Jules Verne

Elle fut arrêtée au troisième tour de roue.

«Qui va là? questionna une voix dans les ténèbres.

--Kaiserlick et Vogel, répondirent les rouliers.

--Passez,» dit la voix.

En arrière des premiers rangs d'arbres la charrette déboucha dans une clairière, où une quinzaine d'hommes dormaient, étendus sur la mousse. «Le chef est là? s'enquit Kaiserlick.

--Pas encore.

--Il nous a dit de l'attendre ici.»

L'attente ne fut pas longue. Une demi-heure à peine après la voiture, le chef, ce même personnage qui était venu sur le tard à l'auberge, arriva à son tour, accompagné d'une dizaine de compagnons, ce qui portait à plus de vingt-cinq le nombre des membres de la troupe.

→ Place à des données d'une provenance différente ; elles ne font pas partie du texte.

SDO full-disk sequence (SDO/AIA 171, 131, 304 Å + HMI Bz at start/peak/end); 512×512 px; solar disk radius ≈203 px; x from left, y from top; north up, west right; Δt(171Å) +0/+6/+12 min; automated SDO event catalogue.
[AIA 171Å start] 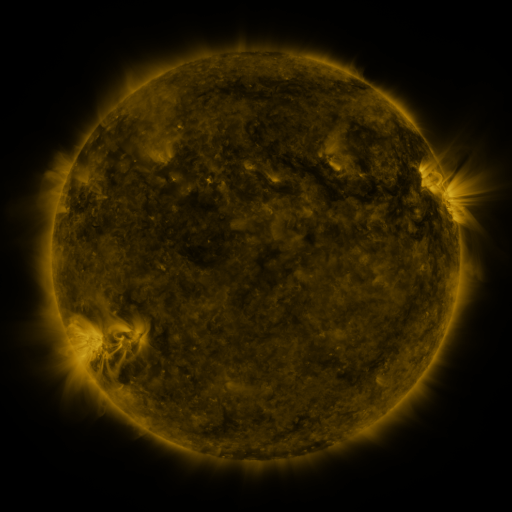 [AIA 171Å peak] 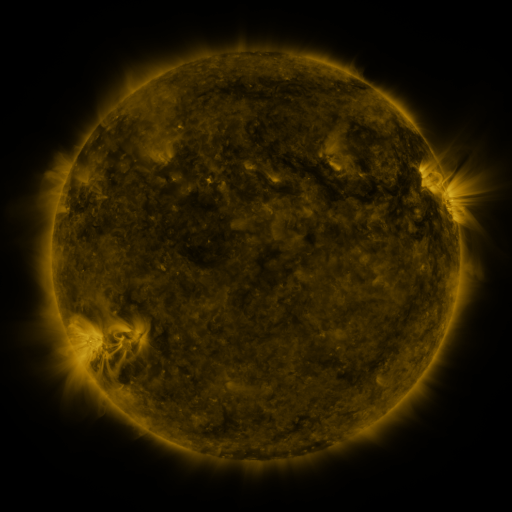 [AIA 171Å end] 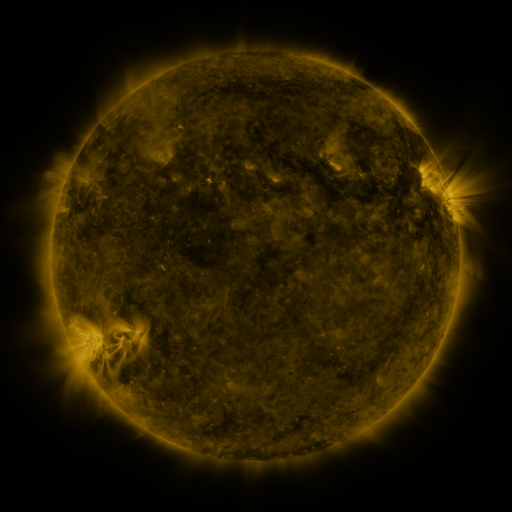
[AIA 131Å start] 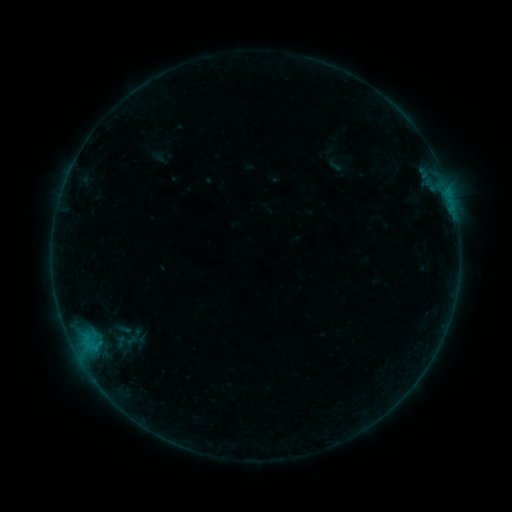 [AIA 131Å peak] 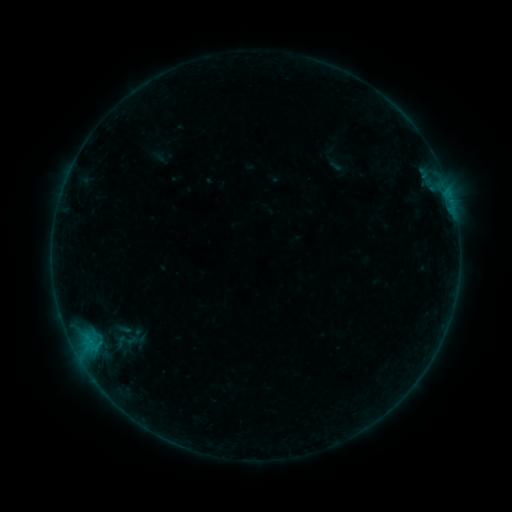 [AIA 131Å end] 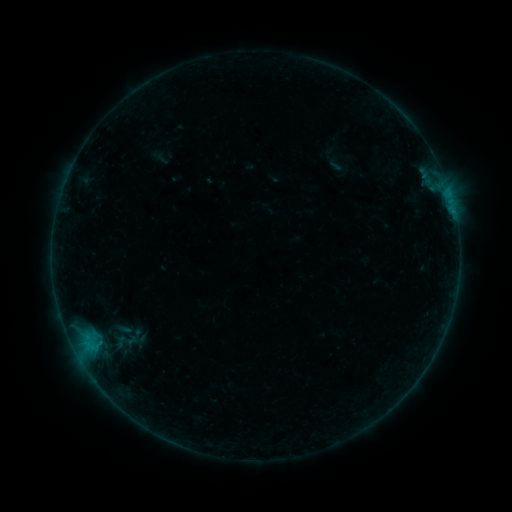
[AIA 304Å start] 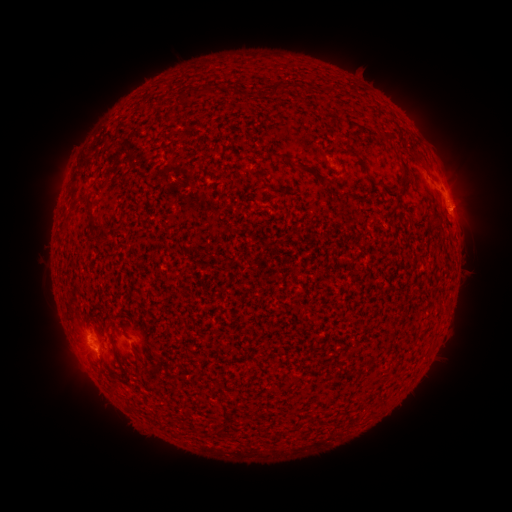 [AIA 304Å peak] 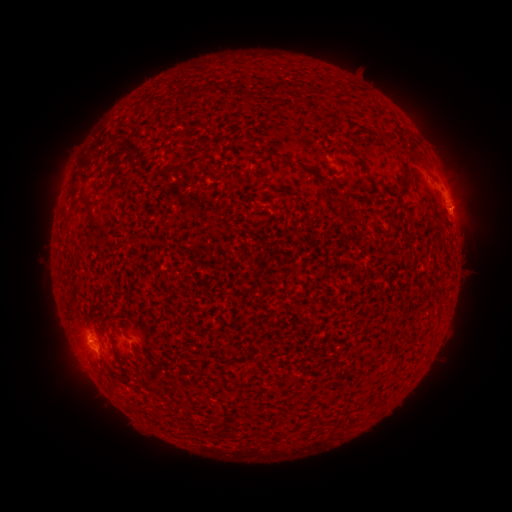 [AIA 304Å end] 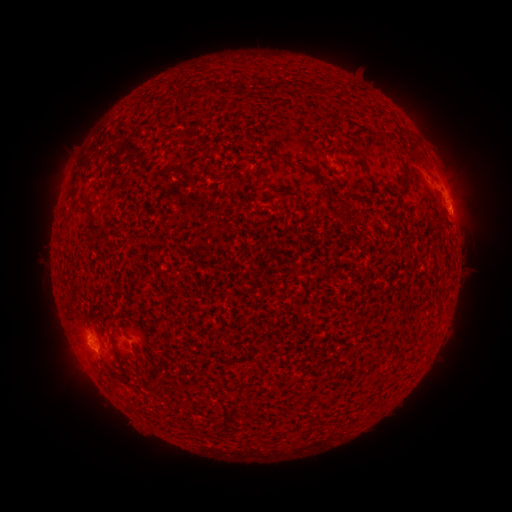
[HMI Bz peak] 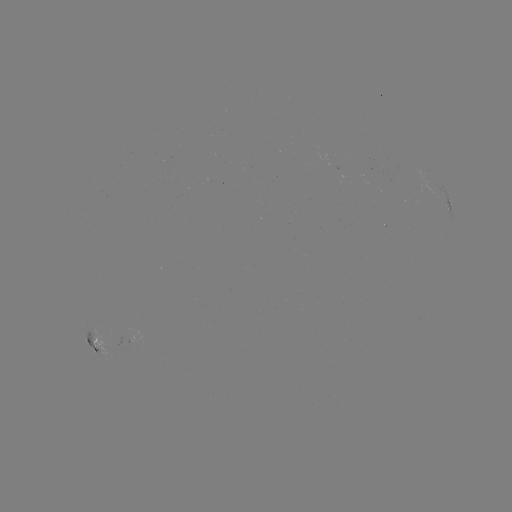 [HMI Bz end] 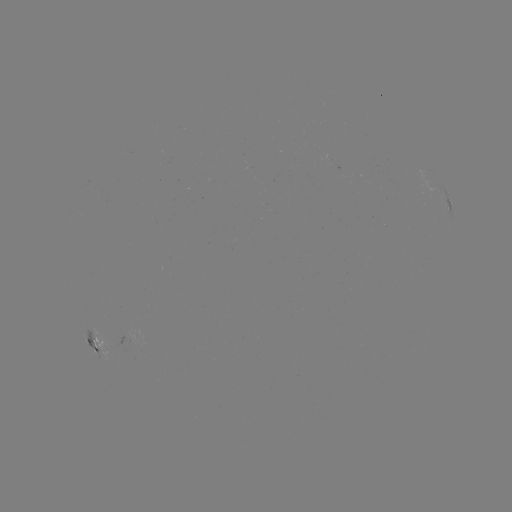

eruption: (440, 182, 494, 229)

«Tout le monde est là? demanda-t-il.

--Oui, répondit Kaiserlick qui paraissait détenir quelque autorité dans la bande.

--Et Titcha?

--Me voici, prononça une voix sonore.

--Eh bien?.. interrogea anxieusement le chef.

--Réussite sur toute la ligne. L'oiseau est en cage à bord du chaland.

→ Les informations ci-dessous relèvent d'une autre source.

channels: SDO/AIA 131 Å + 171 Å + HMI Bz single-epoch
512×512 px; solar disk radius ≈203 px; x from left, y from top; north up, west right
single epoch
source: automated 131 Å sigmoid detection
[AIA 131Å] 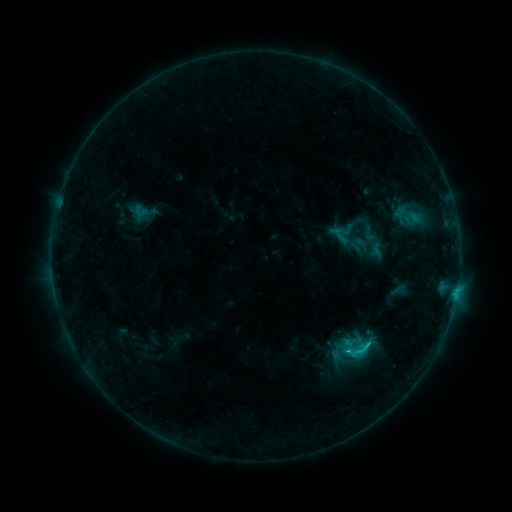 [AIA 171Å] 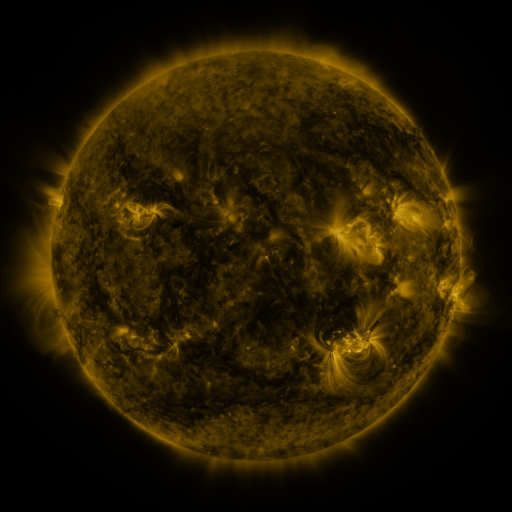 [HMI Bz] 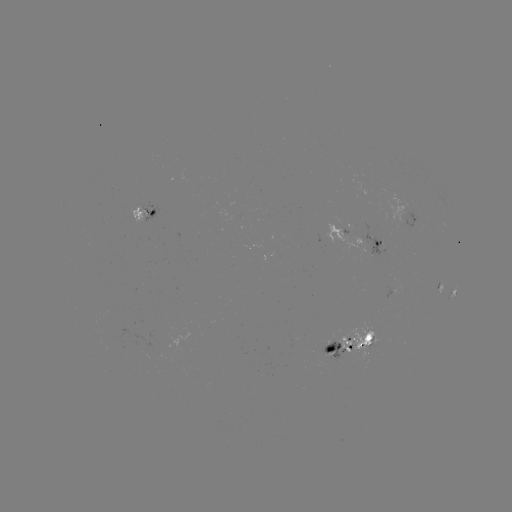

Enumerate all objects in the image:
sigmoid: (369, 234)
sigmoid: (359, 351)
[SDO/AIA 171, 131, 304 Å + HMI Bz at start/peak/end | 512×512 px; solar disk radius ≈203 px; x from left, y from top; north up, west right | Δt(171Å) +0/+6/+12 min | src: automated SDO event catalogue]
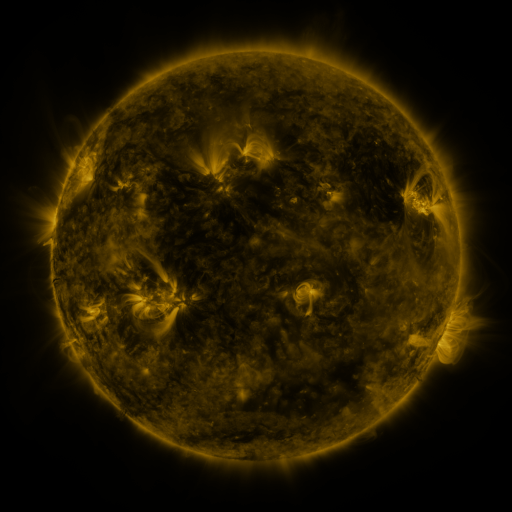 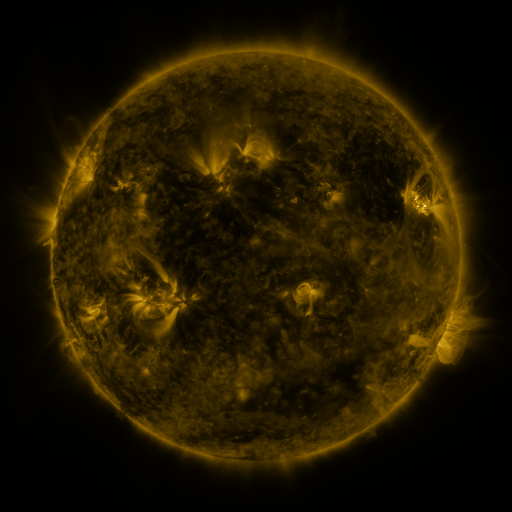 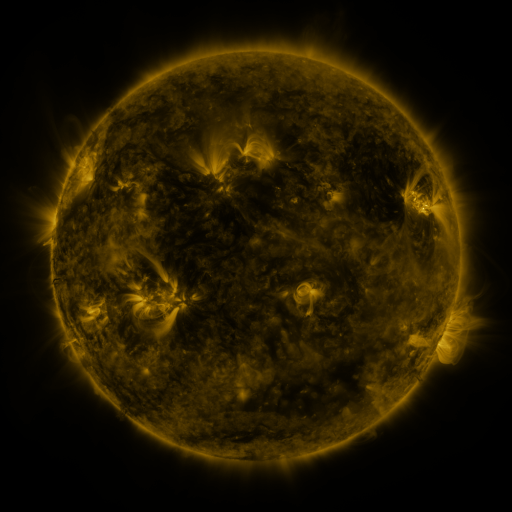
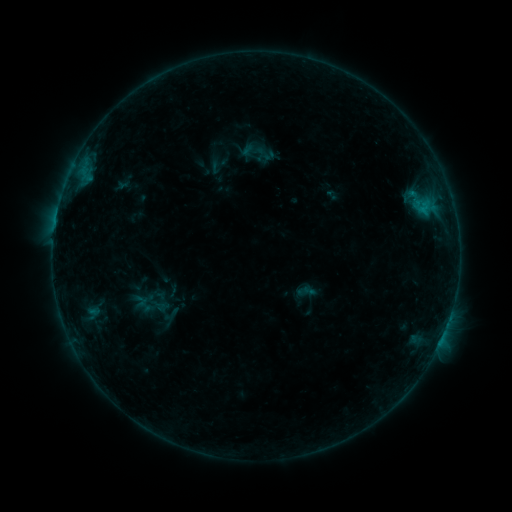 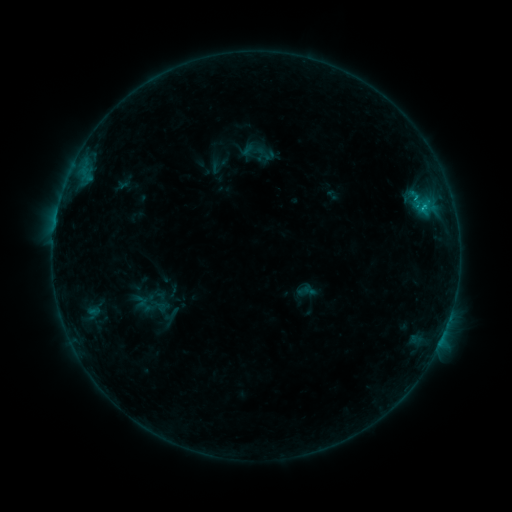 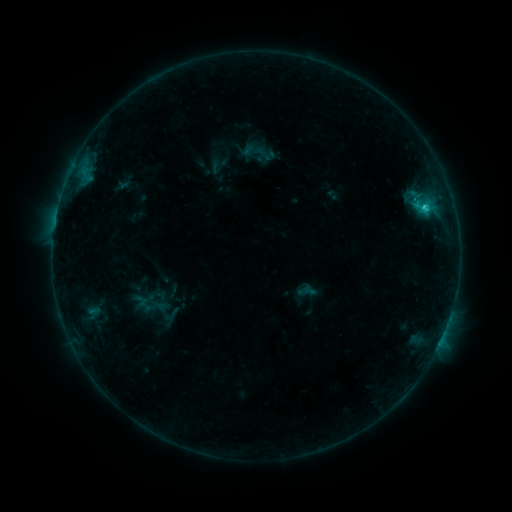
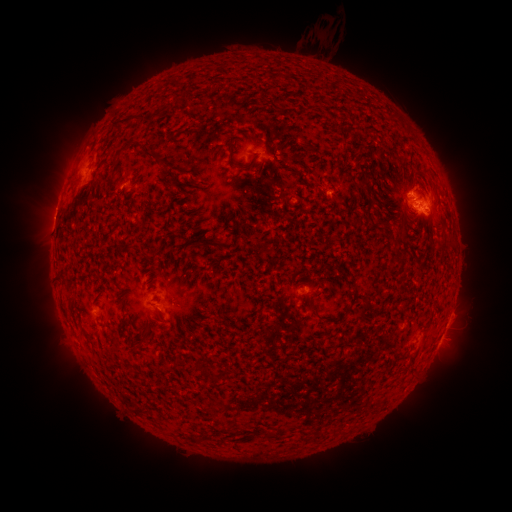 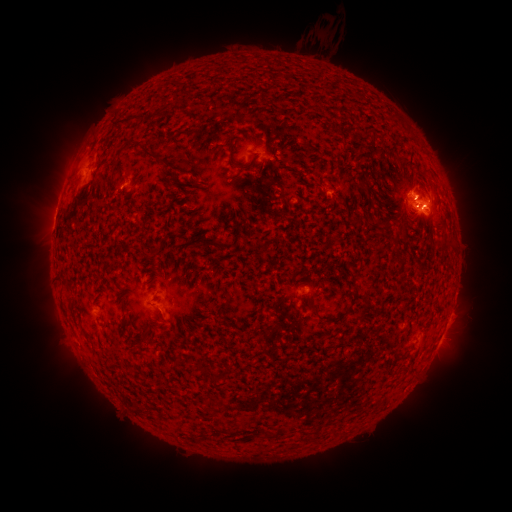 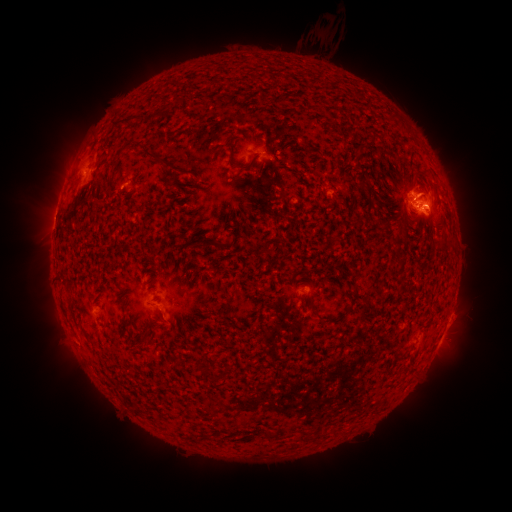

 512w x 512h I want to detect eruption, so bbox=[418, 187, 462, 237].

--Partons, dans ce cas, et hâtons-nous, commanda le chef. Six hommes en éclaireurs, le reste à l'arrière-garde, la voiture au milieu. Le Danube n'est pas à cinq cents mètres d'ici, et le déchargement sera fait en un tour de main. Vogel emmènera alors la charrette, et ceux qui sont du pays rentreront tranquillement chez eux. Les autres embarqueront sur le chaland.

On allait exécuter ces ordres, quand un des hommes laissés en surveillance au bord de la route accourut en toute hâte.

--Alerte! dit-il en étouffant sa voix.

--Qu'y a-t-il? demanda le chef de la bande.

--Ecoute.

Tous tendirent l'oreille. Le bruit d'une troupe en marche se faisait entendre sur la route. A ce bruit, bientôt quelques voix assourdies se joignirent. La distance ne devait pas être supérieure à une centaine de toises.

--Restons dans la clairière, commanda le chef. Ces gens-là passeront sans nous voir.»

Assurément, étant donnée l'obscurité profonde, ils ne seraient pas aperçus, mais il y avait ceci de grave: si, par mauvaise chance, c'était une escouade de police qui suivait cette route, c'est qu'elle se dirigeait vers le fleuve. Certes, il pouvait se faire qu'elle ne découvrit pas le bateau, et, d'ailleurs, les précautions étaient prises. Ces agents auraient beau le visiter de fond en comble, ils n'y trouveraient rien de suspect. Mais, même en admettant que cette escouade ne soupçonnât pas l'existence du chaland, peut-être resterait-elle en embuscade dans les environs, et, dans ce cas, il eût été très imprudent de faire sortir la charrette.

Enfin, on tiendrait compte des circonstances, et on agirait selon les événements. Après avoir attendu dans cette clairière toute la journée suivante, s'il le fallait, quelques-uns des hommes descendraient, à la nuit, jusqu'au Danube, et s'assureraient de l'absence de toute force de police.

Pour l'instant, l'essentiel était de ne pas être dépistés, et que rien ne donnât l'éveil à cette troupe qui s'approchait.

Celle-ci ne tarda pas à atteindre le point où la route longeait la clairière. Malgré la nuit noire, on reconnut qu'elle se composait d'une dizaine d'hommes, et de significatifs cliquetis d'acier indiquaient des hommes armés.

Déjà, elle avait dépassé la clairière, lorsqu'un incident vint modifier les choses du tout au tout.

Un des deux chevaux, effrayé par ce passage d'hommes sur la route, s'ébroua et poussa un long hennissement qui fut répété par son congénère.

La troupe en marche s'arrêta sur place.

C'était bien une escouade de police qui descendait vers le fleuve, sous le commandement de Karl Dragoch complètement remis des suites de son accident de la matinée.

Si les gens de la clairière avaient connu ce détail, peut-être leur inquiétude en eût-elle été augmentée. Mais, ainsi qu'on l'a vu, leur chef croyait hors de combat le policier redouté. Pourquoi il commettait cette erreur, pourquoi il estimait ne plus avoir à compter avec un adversaire qu'il avait précisément en face de lui, c'est ce que la suite du récit ne tardera pas à faire comprendre au lecteur.